The SAP Hybris deadline that enterprise retail has circled for two years finally has teeth. On July 31, 2026, less than two weeks from today, SAP ends mainstream maintenance for SAP Commerce on-premise, the platform it once sold as Hybris. After that date there are no more security patches, no bug fixes, no standard support. What was a slow-motion problem has turned into a sprint, and the big commerce platforms are all sprinting toward the same exit.
More than 3,000 companies worldwide still run storefronts on it. Market tracker 6sense pegged the 2025 count above 3,200. Most are exactly the kind of high-revenue, heavily customized B2B and B2C operations that cannot swap a commerce platform over a weekend.
What the SAP Hybris deadline actually breaks
Nothing, at midnight. That is the trap. The site keeps serving orders on August 1 like nothing changed.
The damage compounds quietly instead. Without patches, every new payment gateway update, browser change, or disclosed vulnerability becomes a slow leak that no vendor is obligated to plug.

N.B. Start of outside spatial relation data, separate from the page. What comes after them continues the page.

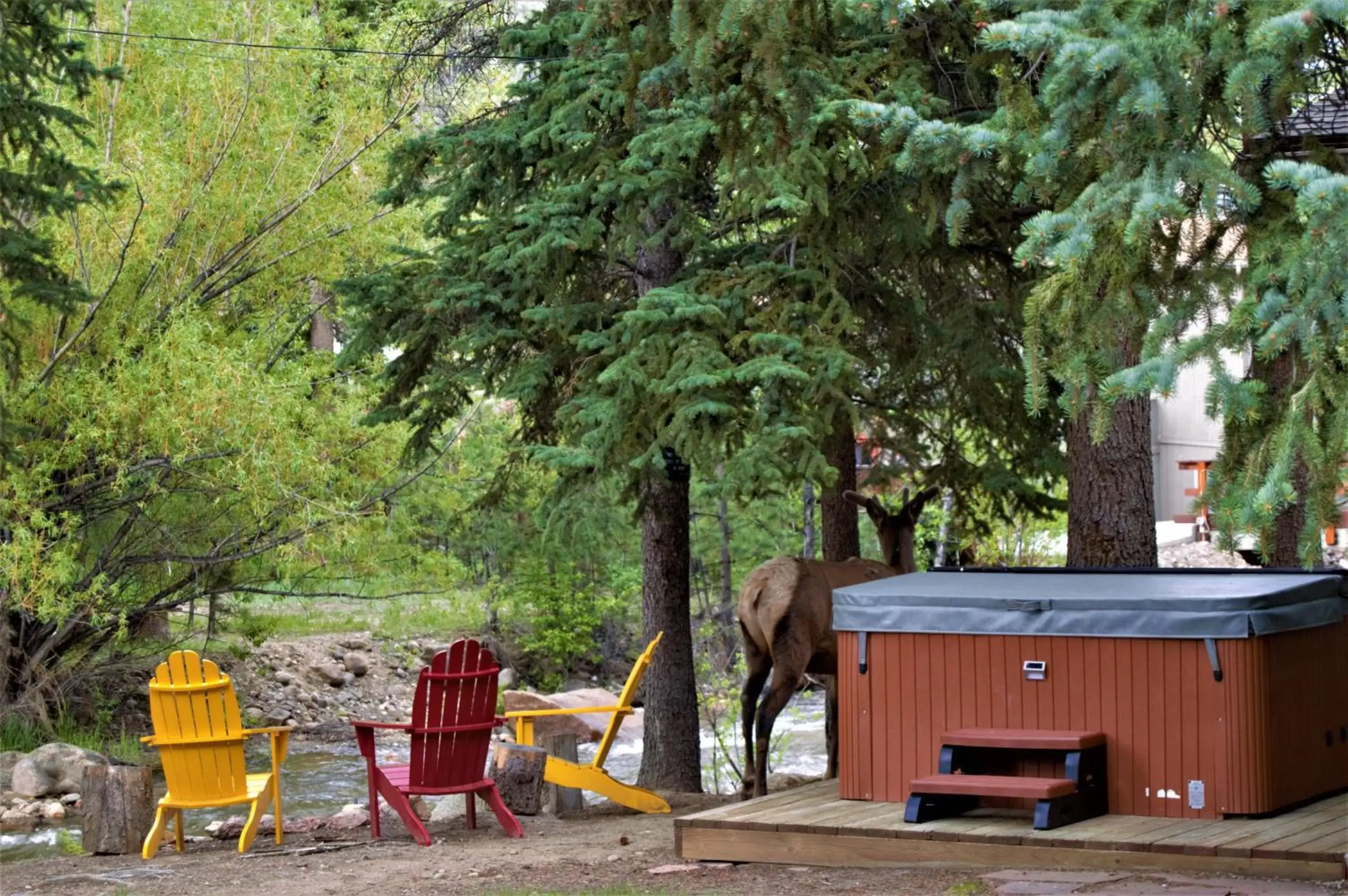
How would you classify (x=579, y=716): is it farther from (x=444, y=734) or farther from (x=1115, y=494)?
(x=444, y=734)

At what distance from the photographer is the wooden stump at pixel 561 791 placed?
10.9 m

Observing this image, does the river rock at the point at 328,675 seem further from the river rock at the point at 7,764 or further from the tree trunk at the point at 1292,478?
the tree trunk at the point at 1292,478

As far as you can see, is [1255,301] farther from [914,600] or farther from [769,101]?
[769,101]

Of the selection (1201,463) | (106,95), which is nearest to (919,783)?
(106,95)

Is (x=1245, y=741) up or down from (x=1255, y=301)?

Here is what Hybris on-premise operators lose after the cutoff:
- Security patches and compliance updates stop shipping
- Bug fixes and standard SAP support end
- Payment gateway and integration compatibility starts to drift
- Extended, customer-specific support runs 2 to 4 times the old maintenance fee
That last line is the one finance teams are choking on. Paying a multiple to stand still is a hard budget to defend, which is why so many shops are choosing to move instead.
Why every platform vendor smells blood
A forced migration of 3,000-plus enterprise accounts is the single biggest replatforming event the sector has seen in a decade. Whoever wins these deals books years of high-value revenue, so Shopify, Adobe, BigCommerce and commercetools are all pitching Hybris refugees at once.

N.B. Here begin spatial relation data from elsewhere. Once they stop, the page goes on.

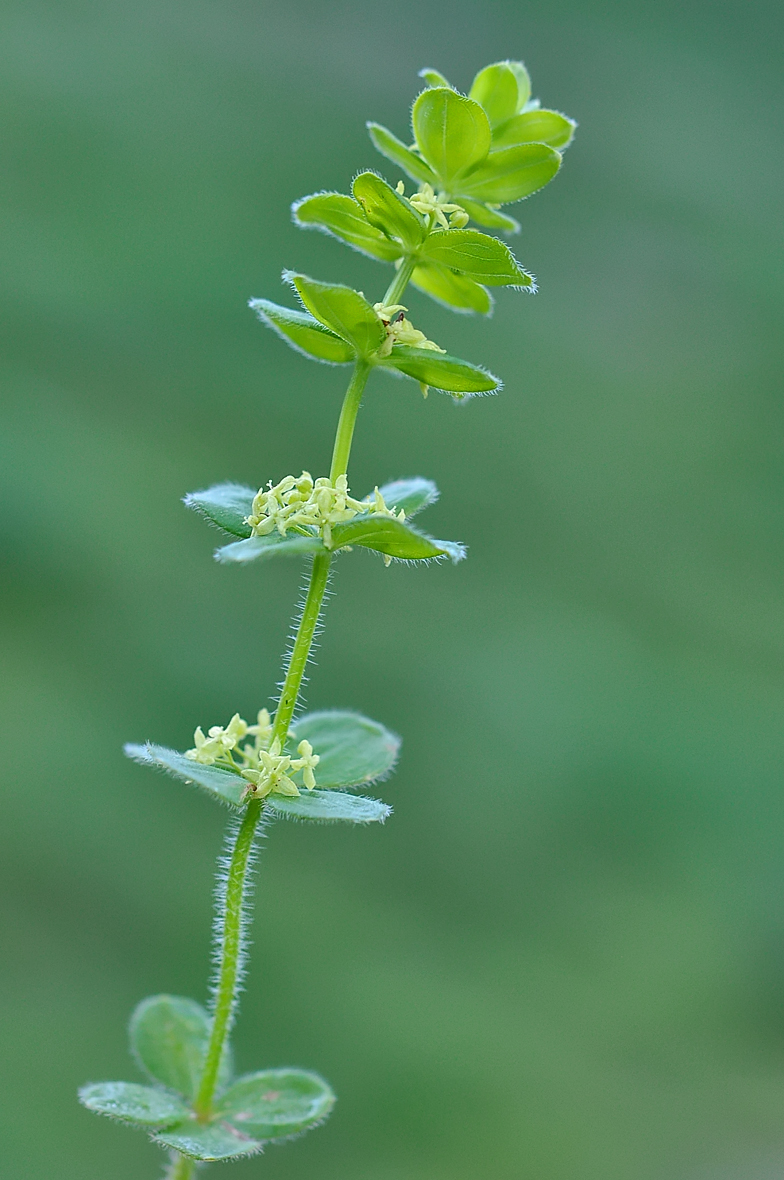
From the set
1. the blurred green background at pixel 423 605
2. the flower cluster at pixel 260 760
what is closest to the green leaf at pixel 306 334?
the flower cluster at pixel 260 760

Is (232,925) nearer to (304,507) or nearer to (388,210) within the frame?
(304,507)

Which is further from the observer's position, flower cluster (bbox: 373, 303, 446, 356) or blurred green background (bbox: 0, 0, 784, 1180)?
blurred green background (bbox: 0, 0, 784, 1180)

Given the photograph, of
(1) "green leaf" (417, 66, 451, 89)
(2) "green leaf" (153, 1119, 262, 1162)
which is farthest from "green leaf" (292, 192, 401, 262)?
(2) "green leaf" (153, 1119, 262, 1162)

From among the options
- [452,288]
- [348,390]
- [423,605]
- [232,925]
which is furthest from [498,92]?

The pitches split along an old fault line: rip and replace with a full suite, or go composable and modernize in pieces. SAP’s own answer, SAP Commerce Cloud, keeps a largely monolithic architecture, which the composable crowd is happily using as a selling point against it.
There is a longer game under the deadline too. Agentic commerce, where AI agents browse and buy on a shopper’s behalf, is the next battleground, and whoever captures these migrations owns the checkout layer those agents will run through for the next decade.
commercetools moved first
On July 15, 2026, commercetools fired the clearest opening shot. It launched new standalone commerce modules for cart, order management and product catalog, built on its API-native Sphere platform, so enterprises can adopt one capability at a time instead of committing to a full replatform.

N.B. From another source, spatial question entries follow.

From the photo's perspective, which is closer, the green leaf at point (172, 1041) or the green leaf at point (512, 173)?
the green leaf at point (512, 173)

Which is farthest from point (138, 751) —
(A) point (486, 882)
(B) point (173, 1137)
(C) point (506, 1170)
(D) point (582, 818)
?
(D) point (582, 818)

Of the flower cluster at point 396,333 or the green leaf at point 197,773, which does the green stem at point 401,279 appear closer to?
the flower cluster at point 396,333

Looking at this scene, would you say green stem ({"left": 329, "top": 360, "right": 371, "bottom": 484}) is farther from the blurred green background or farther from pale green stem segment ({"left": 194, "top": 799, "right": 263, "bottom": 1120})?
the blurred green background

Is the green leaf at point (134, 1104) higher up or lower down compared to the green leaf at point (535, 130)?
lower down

The message to Hybris shops is blunt. You do not have to boil the ocean before July 31. Bolt on a modern catalog or checkout now, keep your SAP ERP wired in, and migrate the rest on your own clock.
How Shopify, Adobe and BigCommerce line up
The three suite players are chasing different slices of the same stranded base. Adobe is leaning hard into agentic commerce and has been pushing the Model Context Protocol as a default way for AI agents to plug into its Commerce stack. Shopify keeps hammering speed and low operational overhead, and now accounts for more than 14% of US e-commerce, per US Census data for 2025.
BigCommerce is pushing its B2B Edition, built on the BundleB2B technology it acquired in 2022, as the most polished native B2B experience out of the box. Adobe Commerce still wins the most demanding enterprise B2B workflows, with shared catalogs, quote-to-order and multi-tier approvals baked in. For a Hybris shop with deep B2B logic, that native feature overlap is often the whole decision.
| Platform | Best fit for Hybris refugees | Notable edge |
|---|---|---|
| Adobe Commerce | Deep B2B, multi-warehouse, heavy customization | Closest native B2B feature map to Hybris |
| Shopify Plus | Brands wanting speed and light ops | Native B2B plus fully managed hosting |
| BigCommerce Enterprise | Teams wanting polished B2B out of the box | B2B Edition built on its BundleB2B buy |
| commercetools | Composable, API-first roadmaps | New modular pieces you adopt one by one |
What getting out actually costs
Replatforming is not cheap, and the deadline strips away any leverage to negotiate slowly. Rough 2026 migration math looks like this:
- Fast-track replatform: about $300K to $500K, 4 to 6 months
- Mid-market rebuild: about $500K to $800K, 6 to 12 months
- Full enterprise migration: $800K to $2M or more, 12 to 24 months
- Staying put on unsupported Hybris: 2 to 4 times maintenance, plus rising breach risk
The timelines are the brutal part. A complex, custom Hybris build can take 18 to 24 months to fully move, so any retailer starting the search today has already blown past a clean finish before the cutoff.
What retailers should do this week
If you are still on Hybris on-premise, the realistic play is not a heroic full migration by July 31. It is a documented decision and a bridge.
Lock in which target platform you are moving to, get extended support priced so you are not naked on August 1, and stand up one modern module or a phased plan so the clock stops working against you. The vendors are ready to move fast right now because this window is the best selling season they will get for years. Retailers who wait for the pressure to ease will just pay more, later, with less choice.